What defines an individual as an effective leader? Throughout history, the greatest leaders are those able to achieve the enviable balance of interacting with their team while still maintaining authority. Simply stated, a great team leader must never forget that he or she is still a team player.
Which leader is respected more: the captain of a ship who commands others to row harder while he or she lounges on deck or the captain that motivates the others by rowing with them?
In my opinion, the latter is more respected but not necessarily effective.
Team members respect hard work that is smart work. If the leader is rowing along side, who is in charge of navigation? The leader should work hard at leading, not at doing jobs others on the team can and should do.
It is a fallacy to think that a good leader has to do everything a team member does. Not only may they not be qualified for every job on the team, it is more than often a misuse of leadership time. A good coach doesn’t take to the court or field during a game.
This means knowing your team members, their strengths, and weaknesses, and being able to make sure they are doing their best work and having their greatest impact.
You don’t have to do the same work as your team members, but you need to work as hard or harder than they do to gain their respect.
Help by teaching, not by doing
Sometimes, especially when trying something new, team members need assistance. Get acitvely involved not in doing the work of the team member but in teaching them how to do it.

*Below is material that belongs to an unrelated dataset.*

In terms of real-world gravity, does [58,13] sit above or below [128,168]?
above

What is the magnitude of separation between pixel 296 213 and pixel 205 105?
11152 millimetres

A good team member and a good team leader is known by the encouragement and support they offer others.
Ask for input
Dictatorial team leaders command; effective team leaders seek input. Demonstrate your respect for team members by asking for their input and suggestions, and then using their best ideas.
Lead by Example.
Be the kind of team member you want everyone on your team to be. Show–don’t just tell–team members what you aspire to for them.